- Text shown -
Found:
If the truth changes from moment to moment, can it really be deemed as truth? Is it, instead, a pretty lie? A cover? A misdirection? All of the above? Can it be believed or trusted?
But if lies they are, then to whom?
One or more?
Things I've noticed. Things I've heard and been told and seen. It doesn't add up. None of it adds up. Too many discrepencies. The pieces just don't fit.
Was I wrong to trust? Was it a mistake to do so? To care? To be honest and expect the same in kind?
I know I can be paranoid. I question. Always question. I look for motives. I look for reasons. I look for sense in the chaos and chaos in the sense. They think I don't notice when something is awry. They take my silence for ignorance. But I watch and I wait and I listen. I pay attention. I learn.
Much of what I'm learning currently is "too much" and "not enough" are interchangable offences. Talk/don't talk. Give/don't give. Offer more/offer less. Accept/question. Trust....
But when given reason after reason to stop trusting, to stop believing... is it then wrong to doubt?
Tell me more, but if you try, you're lying. Tell me more, but you're wrong; I know better than you. Tell me more, but I won't believe it until someone else says it, and then it is they who told me, not you. Tell me more, but I won't listen.

- Direction A -
Summarize the reflection on truth and trust in two sentences.
- Direction B -
Copy out the stretch of the reflection on truth and trust from "One or more?" through "wrong to doubt?".
The data that follows was taken from a separate source.

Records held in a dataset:
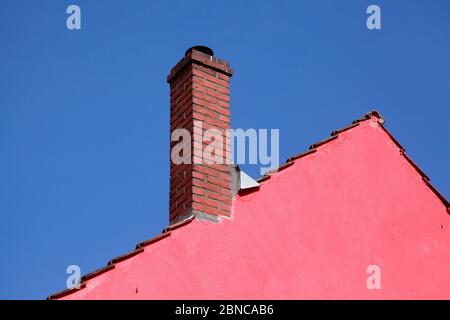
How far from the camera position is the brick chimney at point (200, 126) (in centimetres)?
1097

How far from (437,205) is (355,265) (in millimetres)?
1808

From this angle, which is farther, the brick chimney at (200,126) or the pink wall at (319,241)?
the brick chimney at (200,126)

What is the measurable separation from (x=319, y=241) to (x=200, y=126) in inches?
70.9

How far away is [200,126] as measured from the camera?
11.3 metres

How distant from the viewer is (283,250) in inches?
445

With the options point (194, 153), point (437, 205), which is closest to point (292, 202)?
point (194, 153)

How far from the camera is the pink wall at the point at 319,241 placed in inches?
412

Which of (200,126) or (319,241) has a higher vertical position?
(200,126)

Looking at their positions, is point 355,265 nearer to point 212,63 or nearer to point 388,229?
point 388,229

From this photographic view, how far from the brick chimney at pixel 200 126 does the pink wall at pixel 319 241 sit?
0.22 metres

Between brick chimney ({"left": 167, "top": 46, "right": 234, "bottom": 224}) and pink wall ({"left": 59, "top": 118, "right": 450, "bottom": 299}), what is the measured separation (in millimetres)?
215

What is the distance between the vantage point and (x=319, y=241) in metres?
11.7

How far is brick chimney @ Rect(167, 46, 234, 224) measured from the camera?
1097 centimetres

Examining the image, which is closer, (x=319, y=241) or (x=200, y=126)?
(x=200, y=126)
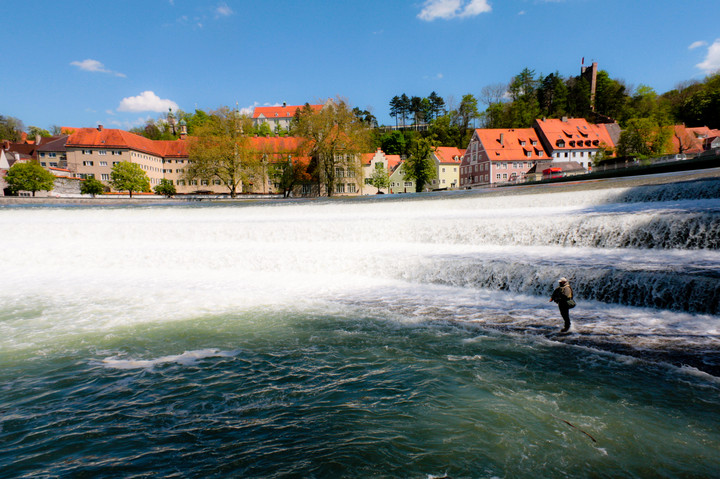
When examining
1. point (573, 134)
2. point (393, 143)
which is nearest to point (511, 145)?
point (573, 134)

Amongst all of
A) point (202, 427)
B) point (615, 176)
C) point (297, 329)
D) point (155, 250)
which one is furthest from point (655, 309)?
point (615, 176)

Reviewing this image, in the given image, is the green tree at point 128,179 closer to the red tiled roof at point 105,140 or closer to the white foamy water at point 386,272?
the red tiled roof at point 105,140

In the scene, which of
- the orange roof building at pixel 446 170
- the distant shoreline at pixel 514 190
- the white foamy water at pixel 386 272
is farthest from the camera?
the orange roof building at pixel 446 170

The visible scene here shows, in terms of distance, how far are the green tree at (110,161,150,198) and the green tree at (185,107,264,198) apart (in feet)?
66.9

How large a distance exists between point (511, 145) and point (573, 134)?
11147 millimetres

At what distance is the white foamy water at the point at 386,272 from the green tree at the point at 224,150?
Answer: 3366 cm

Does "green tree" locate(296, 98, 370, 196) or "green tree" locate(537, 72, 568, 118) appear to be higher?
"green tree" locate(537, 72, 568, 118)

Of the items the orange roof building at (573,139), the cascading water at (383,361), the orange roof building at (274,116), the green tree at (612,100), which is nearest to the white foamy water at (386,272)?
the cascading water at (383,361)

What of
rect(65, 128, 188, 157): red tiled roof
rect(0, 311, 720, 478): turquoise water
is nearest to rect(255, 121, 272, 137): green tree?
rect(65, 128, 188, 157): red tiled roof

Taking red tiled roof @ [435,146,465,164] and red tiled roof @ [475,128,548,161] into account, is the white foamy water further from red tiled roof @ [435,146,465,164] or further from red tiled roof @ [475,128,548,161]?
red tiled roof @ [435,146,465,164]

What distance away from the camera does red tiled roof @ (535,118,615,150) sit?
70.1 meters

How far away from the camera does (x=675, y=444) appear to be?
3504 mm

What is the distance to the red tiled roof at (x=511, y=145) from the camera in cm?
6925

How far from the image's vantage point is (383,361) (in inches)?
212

- Answer A -
The writer questions whether a truth that keeps changing can really be trusted, observing that what has been noticed, heard and seen doesn't add up, and wonders whether trusting, caring and being honest were mistakes. Describing a habit of always questioning, watching, waiting and listening, the writer asks whether doubt is wrong after being given reason after reason to stop trusting.

- Answer B -
One or more?
Things I've noticed. Things I've heard and been told and seen. It doesn't add up. None of it adds up. Too many discrepencies. The pieces just don't fit.
Was I wrong to trust? Was it a mistake to do so? To care? To be honest and expect the same in kind?
I know I can be paranoid. I question. Always question. I look for motives. I look for reasons. I look for sense in the chaos and chaos in the sense. They think I don't notice when something is awry. They take my silence for ignorance. But I watch and I wait and I listen. I pay attention. I learn.
Much of what I'm learning currently is "too much" and "not enough" are interchangable offences. Talk/don't talk. Give/don't give. Offer more/offer less. Accept/question. Trust....
But when given reason after reason to stop trusting, to stop believing... is it then wrong to doubt?